:: SUPPLIED TEXT ::
I would be very tempted to see if the generation of possibilites can be done recursively -- and generated in a way, that checks for duplicates as part of the process. It will likely not be faster, but at least it won't have the ridiculous number of nested "for" loops, and nested "if" conditions.... Okay, and the other reason would be just to see if it can be done that way...
This algorithm goes through every single possibility for every single substitution, and checks for consistency at the lowest level.
The main way to optimise this is to not descend into a nested loop until you have to.
You can quite easily eliminate huge branches of this search tree by doing checks earlier.
Ask your self at each level of looping "is it worth continuing" ?
When I wrote my general-purpose alphametic solver, I started at the top right and worked from top to bottom and from left to right. I also used backtracking -- which means that when I got to a place where there wasn't any valid value for the cell I was trying to fill in, I went back to the previous cell and tried the next value.
So the logic would go something like this:
Try D = 0. Is that okay? Yes.
:::
:: DATA PROVIDED ::
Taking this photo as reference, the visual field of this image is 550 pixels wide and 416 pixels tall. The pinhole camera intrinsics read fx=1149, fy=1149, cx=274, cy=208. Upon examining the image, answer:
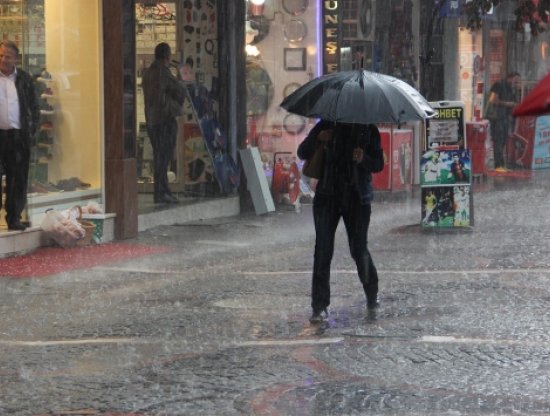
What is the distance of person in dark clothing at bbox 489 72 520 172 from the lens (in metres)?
24.7

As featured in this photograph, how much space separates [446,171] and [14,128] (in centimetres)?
535

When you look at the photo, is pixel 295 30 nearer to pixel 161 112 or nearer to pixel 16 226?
pixel 161 112

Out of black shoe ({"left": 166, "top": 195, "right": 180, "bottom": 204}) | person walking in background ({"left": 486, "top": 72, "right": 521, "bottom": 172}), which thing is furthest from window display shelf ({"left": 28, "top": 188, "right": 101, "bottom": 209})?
person walking in background ({"left": 486, "top": 72, "right": 521, "bottom": 172})

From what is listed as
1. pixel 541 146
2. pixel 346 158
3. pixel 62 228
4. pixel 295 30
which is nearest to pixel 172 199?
pixel 62 228

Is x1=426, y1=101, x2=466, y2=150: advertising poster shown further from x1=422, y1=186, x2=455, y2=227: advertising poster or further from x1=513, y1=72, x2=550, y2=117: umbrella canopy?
x1=513, y1=72, x2=550, y2=117: umbrella canopy

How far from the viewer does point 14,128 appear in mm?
12695

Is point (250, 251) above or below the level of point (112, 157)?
below

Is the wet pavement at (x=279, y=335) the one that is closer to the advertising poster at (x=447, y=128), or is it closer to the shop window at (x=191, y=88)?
the advertising poster at (x=447, y=128)

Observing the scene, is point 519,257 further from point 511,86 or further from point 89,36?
point 511,86

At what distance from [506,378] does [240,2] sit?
1139 cm

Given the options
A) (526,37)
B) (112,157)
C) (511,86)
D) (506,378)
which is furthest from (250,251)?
(526,37)

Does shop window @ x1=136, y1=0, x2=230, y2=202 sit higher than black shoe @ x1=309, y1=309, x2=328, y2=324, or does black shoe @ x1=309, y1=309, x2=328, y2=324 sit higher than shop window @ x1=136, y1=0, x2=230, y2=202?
shop window @ x1=136, y1=0, x2=230, y2=202

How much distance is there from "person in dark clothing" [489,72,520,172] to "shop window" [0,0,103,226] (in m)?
12.6

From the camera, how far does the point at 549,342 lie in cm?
818
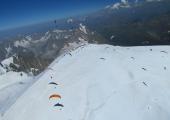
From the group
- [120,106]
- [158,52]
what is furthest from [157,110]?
[158,52]

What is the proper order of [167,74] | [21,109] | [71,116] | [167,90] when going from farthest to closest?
[167,74] → [167,90] → [21,109] → [71,116]

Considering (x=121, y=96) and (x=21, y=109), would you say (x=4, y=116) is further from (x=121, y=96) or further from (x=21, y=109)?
(x=121, y=96)

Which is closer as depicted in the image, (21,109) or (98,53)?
(21,109)

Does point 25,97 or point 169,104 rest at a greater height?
point 25,97

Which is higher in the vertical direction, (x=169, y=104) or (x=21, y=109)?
(x=21, y=109)

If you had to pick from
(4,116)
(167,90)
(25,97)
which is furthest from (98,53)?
(4,116)

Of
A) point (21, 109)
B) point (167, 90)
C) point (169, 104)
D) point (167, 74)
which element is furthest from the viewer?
point (167, 74)

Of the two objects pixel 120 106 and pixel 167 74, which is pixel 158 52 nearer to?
pixel 167 74
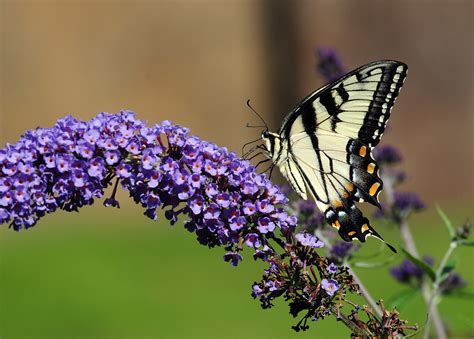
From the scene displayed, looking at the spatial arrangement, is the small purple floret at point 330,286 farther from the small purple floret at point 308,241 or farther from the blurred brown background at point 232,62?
the blurred brown background at point 232,62

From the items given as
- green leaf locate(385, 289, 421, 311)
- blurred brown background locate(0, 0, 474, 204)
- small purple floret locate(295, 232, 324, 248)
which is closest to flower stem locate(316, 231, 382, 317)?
green leaf locate(385, 289, 421, 311)

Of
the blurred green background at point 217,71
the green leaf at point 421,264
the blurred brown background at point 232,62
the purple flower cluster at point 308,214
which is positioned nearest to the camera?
the green leaf at point 421,264

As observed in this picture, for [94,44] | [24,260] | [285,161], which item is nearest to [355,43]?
[94,44]

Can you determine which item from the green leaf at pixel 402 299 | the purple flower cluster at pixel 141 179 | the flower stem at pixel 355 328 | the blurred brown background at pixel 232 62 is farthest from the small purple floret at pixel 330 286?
the blurred brown background at pixel 232 62

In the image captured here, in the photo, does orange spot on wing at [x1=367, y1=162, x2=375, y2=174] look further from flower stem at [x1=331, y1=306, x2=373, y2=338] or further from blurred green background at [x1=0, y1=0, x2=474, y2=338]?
blurred green background at [x1=0, y1=0, x2=474, y2=338]

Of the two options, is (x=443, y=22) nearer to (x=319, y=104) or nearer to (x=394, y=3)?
(x=394, y=3)

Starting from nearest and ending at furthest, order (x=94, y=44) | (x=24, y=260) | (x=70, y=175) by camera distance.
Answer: (x=70, y=175) < (x=24, y=260) < (x=94, y=44)
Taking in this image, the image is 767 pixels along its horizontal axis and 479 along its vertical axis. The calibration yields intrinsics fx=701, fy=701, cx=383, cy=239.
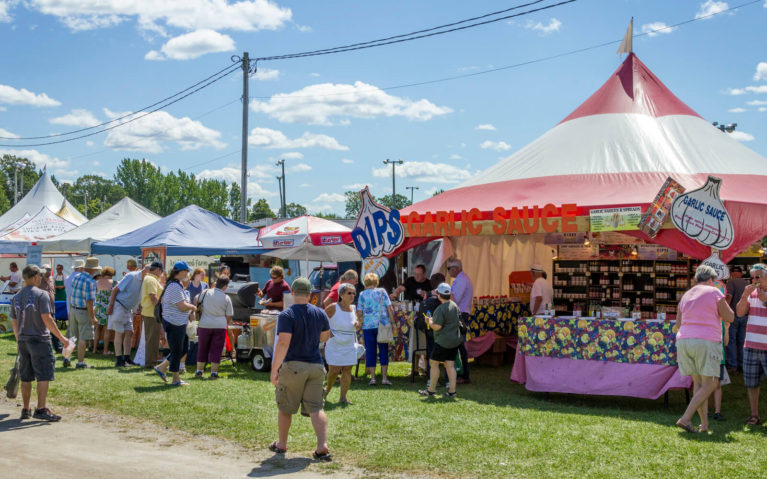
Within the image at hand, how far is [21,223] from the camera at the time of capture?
2512 centimetres

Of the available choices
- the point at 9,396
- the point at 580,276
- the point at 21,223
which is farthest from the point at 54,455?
the point at 21,223

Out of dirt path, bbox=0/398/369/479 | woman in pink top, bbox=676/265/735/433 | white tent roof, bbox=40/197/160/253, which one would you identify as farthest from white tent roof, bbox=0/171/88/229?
woman in pink top, bbox=676/265/735/433

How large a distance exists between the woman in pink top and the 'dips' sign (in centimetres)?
512

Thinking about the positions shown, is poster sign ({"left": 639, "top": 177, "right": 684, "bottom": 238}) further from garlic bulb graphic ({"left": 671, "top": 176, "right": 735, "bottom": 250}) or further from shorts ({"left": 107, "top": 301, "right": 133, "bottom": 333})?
shorts ({"left": 107, "top": 301, "right": 133, "bottom": 333})

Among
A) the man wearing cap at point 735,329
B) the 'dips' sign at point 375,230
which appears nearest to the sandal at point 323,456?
the 'dips' sign at point 375,230

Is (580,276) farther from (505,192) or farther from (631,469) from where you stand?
(631,469)

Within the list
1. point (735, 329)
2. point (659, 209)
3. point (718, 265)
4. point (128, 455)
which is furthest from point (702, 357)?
point (128, 455)

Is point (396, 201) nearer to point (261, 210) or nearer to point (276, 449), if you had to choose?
point (261, 210)

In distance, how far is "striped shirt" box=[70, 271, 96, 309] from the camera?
11.6 meters

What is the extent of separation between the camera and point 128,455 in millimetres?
6277

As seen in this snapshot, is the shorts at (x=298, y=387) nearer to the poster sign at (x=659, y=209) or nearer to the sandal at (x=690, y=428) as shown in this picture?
the sandal at (x=690, y=428)

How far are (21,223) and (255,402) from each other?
20217 millimetres

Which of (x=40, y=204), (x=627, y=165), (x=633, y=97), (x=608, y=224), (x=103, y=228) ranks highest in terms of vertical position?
(x=633, y=97)

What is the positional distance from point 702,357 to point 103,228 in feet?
56.8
:::
> _EXERCISE INSTRUCTIONS_:
1. In the text on alphametic solving, at which position did the writer start filling in cells?
2. Repeat the portion of the text on alphametic solving starting with "This algorithm goes" and going on through "doing checks earlier.".
3. Pick up the text on alphametic solving from its final line and carry it forward.
The data above were drawn from a separate source.

> _RESULTS OF THE EXERCISE_:
1. At the top right, working from top to bottom and from left to right.

2.
This algorithm goes through every single possibility for every single substitution, and checks for consistency at the lowest level.
The main way to optimise this is to not descend into a nested loop until you have to.
You can quite easily eliminate huge branches of this search tree by doing checks earlier.

3.
Try E = 0. Is that okay? No, try E = 1. Is that okay? Yes.
Try Y = 0. Is that okay? No, try Y = 1. Is that okay? (We're always going to have E = Y or else D + E <> Y plus carry so let's skip ahead...) Y = 9 isn't okay, so let's backtrack to E.
Try E = 2. Is that okay? Yes.
(All values of E are going to result in no valid values of Y as long as D = 0, so let's skip ahead...) E = 9 isn't okay, so let's backtrack to D.
Try D = 1. Is that okay? Yes.
And so it goes on, until either you get to the point where you have filled in valid values for all of the cells, or you've backtracked right off the very first cell.
This of course is completely different than the original posted code, but it would run a lot faster.